Chaque femme pouvait récolter un demi kilo de kermès par jour. Mises à macérer dans du vinaigre blanc, ces cochenilles donnaient un colorant rouge très profond, mais très cher, compte tenu de la quantité nécessaire de cochenilles pour teinter les draps de laine. Les célèbres draps rouges de Montpellier, teints au kermès, constituaient ainsi des présents de choix pour les hôtes de marque au Moyen-Âge, car le rouge était depuis toujours la marque du pouvoir. Dans les temps antiques, la pourpre du murex, toute aussi coûteuse, était aussi de ce fait réservée aux dignitaires grecs. De là sans doute l’association du rouge et du pouvoir, pour des raisons économiques au départ, qui se lit dans les expressions comme « pourpre cardinalice », « tapis rouge », ou « ruban rouge ». Car les couleurs ont toujours obéi à un code social et symbolique (et non esthétique).
Mais la récolte du kermès s’est arrêtée (au XVIII ème) lorsqu’il a été remplacé par la cochenille du nopal, un cactus d’Amérique cultivé à cet effet au Mexique dans des nopaleries (du genre Opuntia, dont on connait chez nous une espèce sous le nom de Figuier de Barbarie), et qui donnait un rouge aussi profond mais surtout à moindre prix. La concurrence à l’échelle planétaire existe depuis longtemps…
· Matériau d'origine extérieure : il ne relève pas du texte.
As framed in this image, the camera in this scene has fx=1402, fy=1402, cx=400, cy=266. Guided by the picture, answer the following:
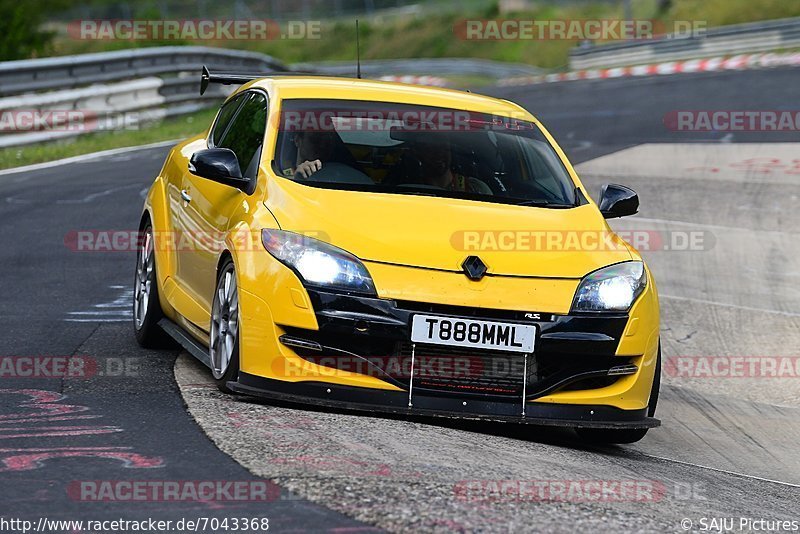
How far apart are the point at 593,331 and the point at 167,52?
18.4 m

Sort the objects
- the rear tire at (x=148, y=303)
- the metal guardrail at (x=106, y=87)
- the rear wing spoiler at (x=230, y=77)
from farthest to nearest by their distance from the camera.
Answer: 1. the metal guardrail at (x=106, y=87)
2. the rear wing spoiler at (x=230, y=77)
3. the rear tire at (x=148, y=303)

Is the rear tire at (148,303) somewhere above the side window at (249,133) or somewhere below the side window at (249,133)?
below

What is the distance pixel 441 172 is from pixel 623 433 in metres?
1.64

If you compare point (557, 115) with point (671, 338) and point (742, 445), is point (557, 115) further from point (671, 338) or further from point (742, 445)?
point (742, 445)

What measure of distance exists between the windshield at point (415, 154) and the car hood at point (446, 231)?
0.70ft

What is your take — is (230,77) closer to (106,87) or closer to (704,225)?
(704,225)

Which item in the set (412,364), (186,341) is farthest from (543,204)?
(186,341)

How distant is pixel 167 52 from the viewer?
23672 mm
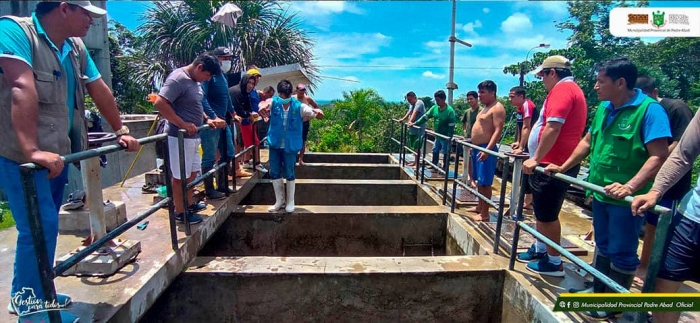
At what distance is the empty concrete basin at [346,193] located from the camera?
5.84 meters

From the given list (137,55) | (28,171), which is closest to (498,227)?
(28,171)

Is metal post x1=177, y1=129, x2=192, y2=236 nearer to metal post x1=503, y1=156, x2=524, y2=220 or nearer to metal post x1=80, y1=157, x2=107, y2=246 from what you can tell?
metal post x1=80, y1=157, x2=107, y2=246

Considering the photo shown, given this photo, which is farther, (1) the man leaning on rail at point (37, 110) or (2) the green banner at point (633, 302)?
(1) the man leaning on rail at point (37, 110)

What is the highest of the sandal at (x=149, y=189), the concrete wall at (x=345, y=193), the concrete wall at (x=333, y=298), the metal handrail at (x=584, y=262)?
the metal handrail at (x=584, y=262)

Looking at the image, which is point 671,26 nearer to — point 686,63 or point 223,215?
point 223,215

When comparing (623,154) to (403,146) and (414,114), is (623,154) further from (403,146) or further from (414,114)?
(414,114)

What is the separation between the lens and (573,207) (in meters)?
5.34

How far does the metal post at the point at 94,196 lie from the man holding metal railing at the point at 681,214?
3324 millimetres

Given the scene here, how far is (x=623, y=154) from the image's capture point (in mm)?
2344

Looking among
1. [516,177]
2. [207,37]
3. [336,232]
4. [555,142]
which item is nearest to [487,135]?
[516,177]

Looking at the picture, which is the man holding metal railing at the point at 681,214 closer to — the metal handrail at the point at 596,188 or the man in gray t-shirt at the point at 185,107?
the metal handrail at the point at 596,188

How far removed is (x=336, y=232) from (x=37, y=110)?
3363 mm

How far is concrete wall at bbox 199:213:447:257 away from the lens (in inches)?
179

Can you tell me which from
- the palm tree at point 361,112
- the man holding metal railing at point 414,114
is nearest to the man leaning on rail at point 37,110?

Et pour terminer sur une note mycologique comme la dernière fois, n’oublions pas que c’est à la lisière des chênes à kermès que l’on trouve les succulents lactaires délicieux en plaines languedociennes ou provençales. Ils sont eux aussi rouges comme le kermès, ce qui leur vaut leurs noms de sanguin en Provence, passé au français « sanguin », ou de rovilhon en Languedoc (couleur de rovilha, la rouille), prononcé systématiquement dans sa forme plurielle en français « rouvilhous ».